The Collective Prevention Services (CPS) department within the Ministry of Public Health, Social Development and Labor, reminds the community, and those working at food establishments and/or catering services, to properly wash their hands and prepare meals properly to prevent gastroenteritis this Thanksgiving and the upcoming Holiday season.
Gastroenteritis is the inflammation of the stomach and intestine a.k.a. stomach flu, which is usually due to acute
infection by viruses or bacteria resulting in vomiting and diarrhea.
The most common symptoms of gastroenteritis are watery diarrhea and vomiting and repeated episodes of diarrhea
(three or more episodes within 24 hours). You might also have stomach pain, cramping, fever, nausea, and a
Viruses and bacteria can be transferred through poor hygiene. They spread through contamination of hands,
objects, hard surfaces, or food infected with the aforementioned. The virus enters your body via your mouth, this type of transmission is fecal-oral. Viral gastroenteritis may also be spread through coughing and sneezing.
For example, if someone does not wash their hands after going to the toilet, any viruses or bacteria on their hands will
be transferred to whatever they touch, such as glass, kitchen utensil or food. Upon coughing and sneezing without
using proper cough etiquette can spread viruses and bacteria.
To prevent the spread of the infection, wash your hands thoroughly after going to the toilet and before eating or
preparing food; clean the toilet, including the seat and handle, with disinfectant after each bout of vomiting or
diarrhea; don’t share towels, cutlery and utensils with other household members; practice proper cough etiquettes and
good hygiene practices and in consultation with your physician, you should not return to work until 48 hours after
your last bout of vomiting or diarrhea.

○ ○ ○ ○

ASSIGNMENT 1: Retype the passage from the gastroenteritis notice that begins at the words "Gastroenteritis is the" and ends after the words "vomiting and diarrhea.".
ASSIGNMENT 2: According to the gastroenteritis notice, contamination of which things spreads viruses and bacteria? List each one.

LISTED ENTRIES:
○ ○ ○ ○

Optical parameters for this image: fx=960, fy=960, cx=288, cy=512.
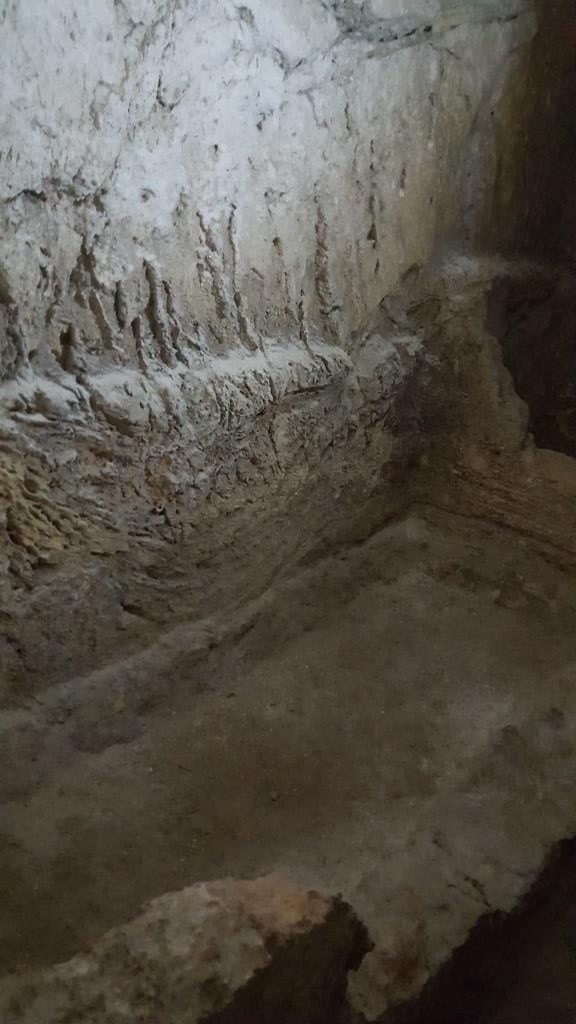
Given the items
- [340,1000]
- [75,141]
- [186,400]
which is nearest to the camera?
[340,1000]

○ ○ ○ ○

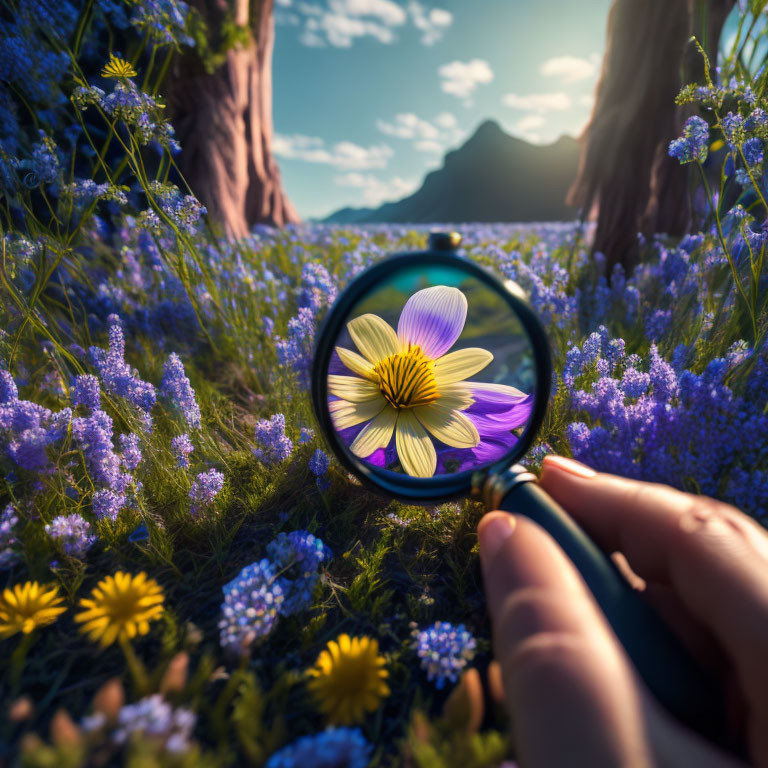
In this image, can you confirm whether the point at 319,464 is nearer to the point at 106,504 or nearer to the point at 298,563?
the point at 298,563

○ ○ ○ ○

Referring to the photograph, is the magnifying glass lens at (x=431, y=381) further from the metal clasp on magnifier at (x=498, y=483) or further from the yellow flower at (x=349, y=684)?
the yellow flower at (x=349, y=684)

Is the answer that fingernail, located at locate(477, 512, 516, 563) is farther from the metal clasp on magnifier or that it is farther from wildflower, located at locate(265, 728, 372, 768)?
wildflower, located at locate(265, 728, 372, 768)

○ ○ ○ ○

ANSWER BOX 1:
Gastroenteritis is the inflammation of the stomach and intestine a.k.a. stomach flu, which is usually due to acute
infection by viruses or bacteria resulting in vomiting and diarrhea.

ANSWER BOX 2:
- Hands
- Objects
- Hard surfaces
- Food